Although green tea polyphenol catechin is considered as a potential anti-inflammatory agent, its effect on bacterial component-induced inflammation has been poorly investigated. We examined the capacity of epigallocatechin gallate (EGCG) to regulate leukocyte responses to bacterial chemotactic peptide N-formylmethionyl-leucyl-phenylalanine (fMLF), which is recognized by a human G protein-coupled receptor FPR on phagocytic leukocytes. Pretreatment of human monocytic cells or FPR-transfected rat basophilic leukemia cells (ETFR cells) with EGCG significantly inhibited fMLF-induced chemotaxis. Intraperitoneal administration of EGCG in mice suppressed fMLF-induced leukocyte infiltration into the air pouch created in the skin. Mechanistic studies revealed that EGCG dose-dependently suppressed fMLF-induced calcium flux in monocytic cells and ETFR cells. fMLF-induced ETFR cell migration was significantly inhibited by a specific MEK1/2 inhibitor, PD98059, which was associated with reduction in fMLF-induced ERK1/2 phosphorylation. These results suggest that EGCG inhibits FPR-mediated leukocyte activation thus is a promising anti-inflammatory compound.

Inhibition of U-87 human glioblastoma cell proliferation and formyl peptide receptor function by oligomer procyanidins (F2) isolated from grape seeds.
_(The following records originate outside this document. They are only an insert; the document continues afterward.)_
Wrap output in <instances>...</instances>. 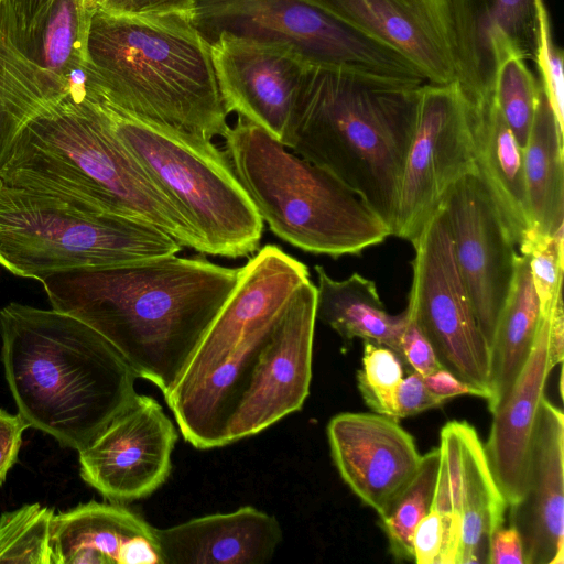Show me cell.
I'll use <instances>...</instances> for the list:
<instances>
[{"instance_id": "cell-28", "label": "cell", "mask_w": 564, "mask_h": 564, "mask_svg": "<svg viewBox=\"0 0 564 564\" xmlns=\"http://www.w3.org/2000/svg\"><path fill=\"white\" fill-rule=\"evenodd\" d=\"M563 135L542 89L522 149L532 234L553 235L564 227Z\"/></svg>"}, {"instance_id": "cell-22", "label": "cell", "mask_w": 564, "mask_h": 564, "mask_svg": "<svg viewBox=\"0 0 564 564\" xmlns=\"http://www.w3.org/2000/svg\"><path fill=\"white\" fill-rule=\"evenodd\" d=\"M155 532L163 564H262L283 538L276 518L251 506Z\"/></svg>"}, {"instance_id": "cell-29", "label": "cell", "mask_w": 564, "mask_h": 564, "mask_svg": "<svg viewBox=\"0 0 564 564\" xmlns=\"http://www.w3.org/2000/svg\"><path fill=\"white\" fill-rule=\"evenodd\" d=\"M91 13L86 0H53L26 56L62 76L86 64Z\"/></svg>"}, {"instance_id": "cell-3", "label": "cell", "mask_w": 564, "mask_h": 564, "mask_svg": "<svg viewBox=\"0 0 564 564\" xmlns=\"http://www.w3.org/2000/svg\"><path fill=\"white\" fill-rule=\"evenodd\" d=\"M1 361L18 413L75 451L86 448L138 394V375L101 334L56 311L0 310Z\"/></svg>"}, {"instance_id": "cell-13", "label": "cell", "mask_w": 564, "mask_h": 564, "mask_svg": "<svg viewBox=\"0 0 564 564\" xmlns=\"http://www.w3.org/2000/svg\"><path fill=\"white\" fill-rule=\"evenodd\" d=\"M456 264L490 348L516 269V242L478 175L454 183L440 203Z\"/></svg>"}, {"instance_id": "cell-6", "label": "cell", "mask_w": 564, "mask_h": 564, "mask_svg": "<svg viewBox=\"0 0 564 564\" xmlns=\"http://www.w3.org/2000/svg\"><path fill=\"white\" fill-rule=\"evenodd\" d=\"M87 54L102 82L101 105L209 140L227 133L210 48L191 17L96 8Z\"/></svg>"}, {"instance_id": "cell-2", "label": "cell", "mask_w": 564, "mask_h": 564, "mask_svg": "<svg viewBox=\"0 0 564 564\" xmlns=\"http://www.w3.org/2000/svg\"><path fill=\"white\" fill-rule=\"evenodd\" d=\"M238 270L173 254L40 282L52 308L101 334L164 395L229 297Z\"/></svg>"}, {"instance_id": "cell-19", "label": "cell", "mask_w": 564, "mask_h": 564, "mask_svg": "<svg viewBox=\"0 0 564 564\" xmlns=\"http://www.w3.org/2000/svg\"><path fill=\"white\" fill-rule=\"evenodd\" d=\"M564 415L541 399L529 454L525 492L510 507L525 564L564 563Z\"/></svg>"}, {"instance_id": "cell-11", "label": "cell", "mask_w": 564, "mask_h": 564, "mask_svg": "<svg viewBox=\"0 0 564 564\" xmlns=\"http://www.w3.org/2000/svg\"><path fill=\"white\" fill-rule=\"evenodd\" d=\"M412 282L406 312L442 367L491 399L490 348L462 281L441 205L411 241Z\"/></svg>"}, {"instance_id": "cell-45", "label": "cell", "mask_w": 564, "mask_h": 564, "mask_svg": "<svg viewBox=\"0 0 564 564\" xmlns=\"http://www.w3.org/2000/svg\"><path fill=\"white\" fill-rule=\"evenodd\" d=\"M102 0H86V4L89 10L94 11Z\"/></svg>"}, {"instance_id": "cell-9", "label": "cell", "mask_w": 564, "mask_h": 564, "mask_svg": "<svg viewBox=\"0 0 564 564\" xmlns=\"http://www.w3.org/2000/svg\"><path fill=\"white\" fill-rule=\"evenodd\" d=\"M101 106L117 137L200 238L205 254L236 259L259 249L263 221L225 151L204 137Z\"/></svg>"}, {"instance_id": "cell-40", "label": "cell", "mask_w": 564, "mask_h": 564, "mask_svg": "<svg viewBox=\"0 0 564 564\" xmlns=\"http://www.w3.org/2000/svg\"><path fill=\"white\" fill-rule=\"evenodd\" d=\"M442 538V517L431 507L425 517L419 522L413 533V561L417 564H436Z\"/></svg>"}, {"instance_id": "cell-4", "label": "cell", "mask_w": 564, "mask_h": 564, "mask_svg": "<svg viewBox=\"0 0 564 564\" xmlns=\"http://www.w3.org/2000/svg\"><path fill=\"white\" fill-rule=\"evenodd\" d=\"M0 180L93 213L137 219L205 253L200 238L115 133L101 105L68 95L19 133Z\"/></svg>"}, {"instance_id": "cell-30", "label": "cell", "mask_w": 564, "mask_h": 564, "mask_svg": "<svg viewBox=\"0 0 564 564\" xmlns=\"http://www.w3.org/2000/svg\"><path fill=\"white\" fill-rule=\"evenodd\" d=\"M440 448L422 455L417 471L380 517L389 550L394 558L413 561L412 538L419 522L429 512L437 479Z\"/></svg>"}, {"instance_id": "cell-39", "label": "cell", "mask_w": 564, "mask_h": 564, "mask_svg": "<svg viewBox=\"0 0 564 564\" xmlns=\"http://www.w3.org/2000/svg\"><path fill=\"white\" fill-rule=\"evenodd\" d=\"M97 8L110 14L181 13L192 18L195 0H102Z\"/></svg>"}, {"instance_id": "cell-36", "label": "cell", "mask_w": 564, "mask_h": 564, "mask_svg": "<svg viewBox=\"0 0 564 564\" xmlns=\"http://www.w3.org/2000/svg\"><path fill=\"white\" fill-rule=\"evenodd\" d=\"M53 0H4L12 39L28 55Z\"/></svg>"}, {"instance_id": "cell-41", "label": "cell", "mask_w": 564, "mask_h": 564, "mask_svg": "<svg viewBox=\"0 0 564 564\" xmlns=\"http://www.w3.org/2000/svg\"><path fill=\"white\" fill-rule=\"evenodd\" d=\"M30 427L18 414L0 410V486L18 460L23 432Z\"/></svg>"}, {"instance_id": "cell-16", "label": "cell", "mask_w": 564, "mask_h": 564, "mask_svg": "<svg viewBox=\"0 0 564 564\" xmlns=\"http://www.w3.org/2000/svg\"><path fill=\"white\" fill-rule=\"evenodd\" d=\"M408 59L425 83L457 82L449 0H302Z\"/></svg>"}, {"instance_id": "cell-1", "label": "cell", "mask_w": 564, "mask_h": 564, "mask_svg": "<svg viewBox=\"0 0 564 564\" xmlns=\"http://www.w3.org/2000/svg\"><path fill=\"white\" fill-rule=\"evenodd\" d=\"M316 285L307 267L265 245L164 394L198 449L256 435L302 409L312 380Z\"/></svg>"}, {"instance_id": "cell-8", "label": "cell", "mask_w": 564, "mask_h": 564, "mask_svg": "<svg viewBox=\"0 0 564 564\" xmlns=\"http://www.w3.org/2000/svg\"><path fill=\"white\" fill-rule=\"evenodd\" d=\"M182 246L161 229L93 213L0 180V267L43 280L176 254Z\"/></svg>"}, {"instance_id": "cell-43", "label": "cell", "mask_w": 564, "mask_h": 564, "mask_svg": "<svg viewBox=\"0 0 564 564\" xmlns=\"http://www.w3.org/2000/svg\"><path fill=\"white\" fill-rule=\"evenodd\" d=\"M423 381L431 393L444 401L465 394L481 398V393L478 390L444 368L424 376Z\"/></svg>"}, {"instance_id": "cell-14", "label": "cell", "mask_w": 564, "mask_h": 564, "mask_svg": "<svg viewBox=\"0 0 564 564\" xmlns=\"http://www.w3.org/2000/svg\"><path fill=\"white\" fill-rule=\"evenodd\" d=\"M177 432L160 403L137 394L79 453L82 479L104 498H145L170 476Z\"/></svg>"}, {"instance_id": "cell-42", "label": "cell", "mask_w": 564, "mask_h": 564, "mask_svg": "<svg viewBox=\"0 0 564 564\" xmlns=\"http://www.w3.org/2000/svg\"><path fill=\"white\" fill-rule=\"evenodd\" d=\"M488 564H525L522 539L513 525L501 527L492 534Z\"/></svg>"}, {"instance_id": "cell-15", "label": "cell", "mask_w": 564, "mask_h": 564, "mask_svg": "<svg viewBox=\"0 0 564 564\" xmlns=\"http://www.w3.org/2000/svg\"><path fill=\"white\" fill-rule=\"evenodd\" d=\"M209 48L226 112H236L282 143L312 65L291 45L227 33Z\"/></svg>"}, {"instance_id": "cell-10", "label": "cell", "mask_w": 564, "mask_h": 564, "mask_svg": "<svg viewBox=\"0 0 564 564\" xmlns=\"http://www.w3.org/2000/svg\"><path fill=\"white\" fill-rule=\"evenodd\" d=\"M192 22L208 45L227 33L291 45L311 65L424 83L402 55L302 0H195Z\"/></svg>"}, {"instance_id": "cell-5", "label": "cell", "mask_w": 564, "mask_h": 564, "mask_svg": "<svg viewBox=\"0 0 564 564\" xmlns=\"http://www.w3.org/2000/svg\"><path fill=\"white\" fill-rule=\"evenodd\" d=\"M422 85L312 65L282 143L335 175L391 229Z\"/></svg>"}, {"instance_id": "cell-12", "label": "cell", "mask_w": 564, "mask_h": 564, "mask_svg": "<svg viewBox=\"0 0 564 564\" xmlns=\"http://www.w3.org/2000/svg\"><path fill=\"white\" fill-rule=\"evenodd\" d=\"M466 175H477L470 101L457 82L424 83L391 236L412 241L448 188Z\"/></svg>"}, {"instance_id": "cell-34", "label": "cell", "mask_w": 564, "mask_h": 564, "mask_svg": "<svg viewBox=\"0 0 564 564\" xmlns=\"http://www.w3.org/2000/svg\"><path fill=\"white\" fill-rule=\"evenodd\" d=\"M564 227L553 235L532 234L520 247L528 256L541 314H547L562 297Z\"/></svg>"}, {"instance_id": "cell-23", "label": "cell", "mask_w": 564, "mask_h": 564, "mask_svg": "<svg viewBox=\"0 0 564 564\" xmlns=\"http://www.w3.org/2000/svg\"><path fill=\"white\" fill-rule=\"evenodd\" d=\"M477 175L487 187L518 248L532 235L523 151L494 94L470 101Z\"/></svg>"}, {"instance_id": "cell-17", "label": "cell", "mask_w": 564, "mask_h": 564, "mask_svg": "<svg viewBox=\"0 0 564 564\" xmlns=\"http://www.w3.org/2000/svg\"><path fill=\"white\" fill-rule=\"evenodd\" d=\"M326 433L341 479L366 506L383 516L421 464L413 436L394 419L359 412L333 416Z\"/></svg>"}, {"instance_id": "cell-25", "label": "cell", "mask_w": 564, "mask_h": 564, "mask_svg": "<svg viewBox=\"0 0 564 564\" xmlns=\"http://www.w3.org/2000/svg\"><path fill=\"white\" fill-rule=\"evenodd\" d=\"M314 269L318 280L316 319L346 340L360 338L386 346L401 359L400 338L408 322L406 310L397 315L390 314L380 299L376 283L359 273H352L345 280H335L322 265H315Z\"/></svg>"}, {"instance_id": "cell-18", "label": "cell", "mask_w": 564, "mask_h": 564, "mask_svg": "<svg viewBox=\"0 0 564 564\" xmlns=\"http://www.w3.org/2000/svg\"><path fill=\"white\" fill-rule=\"evenodd\" d=\"M457 83L476 102L492 94L499 62L510 54L532 59L539 8L544 0H449Z\"/></svg>"}, {"instance_id": "cell-44", "label": "cell", "mask_w": 564, "mask_h": 564, "mask_svg": "<svg viewBox=\"0 0 564 564\" xmlns=\"http://www.w3.org/2000/svg\"><path fill=\"white\" fill-rule=\"evenodd\" d=\"M550 362L554 368L564 358V311L562 297L550 311Z\"/></svg>"}, {"instance_id": "cell-27", "label": "cell", "mask_w": 564, "mask_h": 564, "mask_svg": "<svg viewBox=\"0 0 564 564\" xmlns=\"http://www.w3.org/2000/svg\"><path fill=\"white\" fill-rule=\"evenodd\" d=\"M541 319L529 258L518 253L512 284L490 346L491 399L488 409L491 413L522 371Z\"/></svg>"}, {"instance_id": "cell-37", "label": "cell", "mask_w": 564, "mask_h": 564, "mask_svg": "<svg viewBox=\"0 0 564 564\" xmlns=\"http://www.w3.org/2000/svg\"><path fill=\"white\" fill-rule=\"evenodd\" d=\"M400 349L404 366L408 365L423 377L443 368L430 341L409 314L401 334Z\"/></svg>"}, {"instance_id": "cell-46", "label": "cell", "mask_w": 564, "mask_h": 564, "mask_svg": "<svg viewBox=\"0 0 564 564\" xmlns=\"http://www.w3.org/2000/svg\"><path fill=\"white\" fill-rule=\"evenodd\" d=\"M3 1H4V0H0V7H1V4L3 3Z\"/></svg>"}, {"instance_id": "cell-26", "label": "cell", "mask_w": 564, "mask_h": 564, "mask_svg": "<svg viewBox=\"0 0 564 564\" xmlns=\"http://www.w3.org/2000/svg\"><path fill=\"white\" fill-rule=\"evenodd\" d=\"M460 451L462 539L458 564L488 563L489 544L508 507L476 430L455 421Z\"/></svg>"}, {"instance_id": "cell-7", "label": "cell", "mask_w": 564, "mask_h": 564, "mask_svg": "<svg viewBox=\"0 0 564 564\" xmlns=\"http://www.w3.org/2000/svg\"><path fill=\"white\" fill-rule=\"evenodd\" d=\"M225 152L270 230L310 253L360 254L391 236L390 227L335 175L289 152L262 128L238 117Z\"/></svg>"}, {"instance_id": "cell-35", "label": "cell", "mask_w": 564, "mask_h": 564, "mask_svg": "<svg viewBox=\"0 0 564 564\" xmlns=\"http://www.w3.org/2000/svg\"><path fill=\"white\" fill-rule=\"evenodd\" d=\"M562 48L554 42L545 2L539 8L538 34L533 61L539 82L553 111L557 126L564 131V59Z\"/></svg>"}, {"instance_id": "cell-32", "label": "cell", "mask_w": 564, "mask_h": 564, "mask_svg": "<svg viewBox=\"0 0 564 564\" xmlns=\"http://www.w3.org/2000/svg\"><path fill=\"white\" fill-rule=\"evenodd\" d=\"M492 94L521 149L524 148L541 99L542 87L523 57L510 54L495 73Z\"/></svg>"}, {"instance_id": "cell-21", "label": "cell", "mask_w": 564, "mask_h": 564, "mask_svg": "<svg viewBox=\"0 0 564 564\" xmlns=\"http://www.w3.org/2000/svg\"><path fill=\"white\" fill-rule=\"evenodd\" d=\"M550 312L542 315L530 356L507 395L492 412L486 457L509 507L525 492L532 432L545 383L553 369L549 354Z\"/></svg>"}, {"instance_id": "cell-38", "label": "cell", "mask_w": 564, "mask_h": 564, "mask_svg": "<svg viewBox=\"0 0 564 564\" xmlns=\"http://www.w3.org/2000/svg\"><path fill=\"white\" fill-rule=\"evenodd\" d=\"M446 401L435 397L426 388L423 376L413 371L401 380L394 393L395 419L416 415L442 406Z\"/></svg>"}, {"instance_id": "cell-20", "label": "cell", "mask_w": 564, "mask_h": 564, "mask_svg": "<svg viewBox=\"0 0 564 564\" xmlns=\"http://www.w3.org/2000/svg\"><path fill=\"white\" fill-rule=\"evenodd\" d=\"M155 529L121 505L80 503L54 516L53 564H163Z\"/></svg>"}, {"instance_id": "cell-33", "label": "cell", "mask_w": 564, "mask_h": 564, "mask_svg": "<svg viewBox=\"0 0 564 564\" xmlns=\"http://www.w3.org/2000/svg\"><path fill=\"white\" fill-rule=\"evenodd\" d=\"M403 366L392 349L364 341L362 368L357 372V383L364 401L375 413L397 420L394 393L403 379Z\"/></svg>"}, {"instance_id": "cell-24", "label": "cell", "mask_w": 564, "mask_h": 564, "mask_svg": "<svg viewBox=\"0 0 564 564\" xmlns=\"http://www.w3.org/2000/svg\"><path fill=\"white\" fill-rule=\"evenodd\" d=\"M79 95L65 76L42 67L14 43L6 3L0 7V171L21 130L44 108Z\"/></svg>"}, {"instance_id": "cell-31", "label": "cell", "mask_w": 564, "mask_h": 564, "mask_svg": "<svg viewBox=\"0 0 564 564\" xmlns=\"http://www.w3.org/2000/svg\"><path fill=\"white\" fill-rule=\"evenodd\" d=\"M55 512L40 503L23 505L0 516V563L53 564Z\"/></svg>"}]
</instances>
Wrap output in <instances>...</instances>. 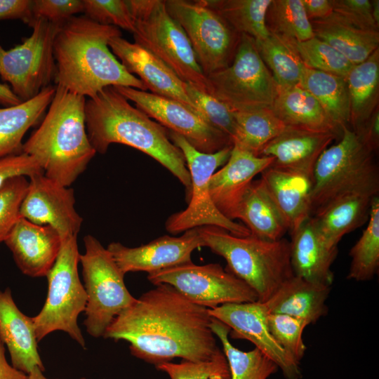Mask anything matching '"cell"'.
I'll return each instance as SVG.
<instances>
[{
    "label": "cell",
    "mask_w": 379,
    "mask_h": 379,
    "mask_svg": "<svg viewBox=\"0 0 379 379\" xmlns=\"http://www.w3.org/2000/svg\"><path fill=\"white\" fill-rule=\"evenodd\" d=\"M61 241L58 255L46 275L48 293L45 303L32 319L38 343L51 333L61 331L85 349V339L77 322L87 302L78 271L80 253L77 235L61 238Z\"/></svg>",
    "instance_id": "8"
},
{
    "label": "cell",
    "mask_w": 379,
    "mask_h": 379,
    "mask_svg": "<svg viewBox=\"0 0 379 379\" xmlns=\"http://www.w3.org/2000/svg\"><path fill=\"white\" fill-rule=\"evenodd\" d=\"M184 87L188 97L206 121L227 134L232 142L236 128L233 112L223 102L195 85L185 83Z\"/></svg>",
    "instance_id": "43"
},
{
    "label": "cell",
    "mask_w": 379,
    "mask_h": 379,
    "mask_svg": "<svg viewBox=\"0 0 379 379\" xmlns=\"http://www.w3.org/2000/svg\"><path fill=\"white\" fill-rule=\"evenodd\" d=\"M84 243L85 251L79 256L87 295L84 324L91 336L100 338L137 298L127 289L125 274L107 248L91 234L84 237Z\"/></svg>",
    "instance_id": "9"
},
{
    "label": "cell",
    "mask_w": 379,
    "mask_h": 379,
    "mask_svg": "<svg viewBox=\"0 0 379 379\" xmlns=\"http://www.w3.org/2000/svg\"><path fill=\"white\" fill-rule=\"evenodd\" d=\"M258 51L278 87L299 85L305 67L293 40L270 33L255 40Z\"/></svg>",
    "instance_id": "34"
},
{
    "label": "cell",
    "mask_w": 379,
    "mask_h": 379,
    "mask_svg": "<svg viewBox=\"0 0 379 379\" xmlns=\"http://www.w3.org/2000/svg\"><path fill=\"white\" fill-rule=\"evenodd\" d=\"M202 246L197 228H194L185 231L180 237L165 235L138 247L130 248L119 242H112L107 248L126 274L141 271L150 274L192 262V252Z\"/></svg>",
    "instance_id": "18"
},
{
    "label": "cell",
    "mask_w": 379,
    "mask_h": 379,
    "mask_svg": "<svg viewBox=\"0 0 379 379\" xmlns=\"http://www.w3.org/2000/svg\"><path fill=\"white\" fill-rule=\"evenodd\" d=\"M351 263L347 279L371 280L379 268V197L372 198L368 224L349 253Z\"/></svg>",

Gliomas are the most common and lethal tumor type in the brain. The present study investigated the effect of oligomer procyanidins (F2) (F2, degree of polymerization 2-15), a natural fraction isolated from grape seeds on the biological behavior of glioblastoma cells. We found that F2 significantly inhibited the glioblastoma growth, with little cytotoxicity on normal cells, induced G2/M arrest and decreased mitochondrial membrane potential in U-87 cells. It also induced a non-apoptotic cell death phenotype resembling paraptosis in U-87 cells. In addition, it was found for the first time that F2 in non-cytotoxic concentrations selectively inhibited U-87 cell chemotaxis mediated by a G-protein coupled receptor formyl peptide receptor FPR, which is implicated in tumor cell invasion and metastasis. Further experiments indicated that F2 inhibited fMLF-induced U-87 cell calcium mobilization and MAP kinases ERK1/2 phosphorylation. Moreover, F2 attenuated the glioblastoma FPR expression, a new molecular target for glioma therapeutics, which has been shown to play important roles in glioma cells chemotaxis, proliferation and angiogenesis in addition to its promotion to tumor progression, but did not affect FPR mRNA expression in U-87 cells. Taken together, our results suggest that F2 may be a promising candidate for the development of novel anti-tumor therapeutics.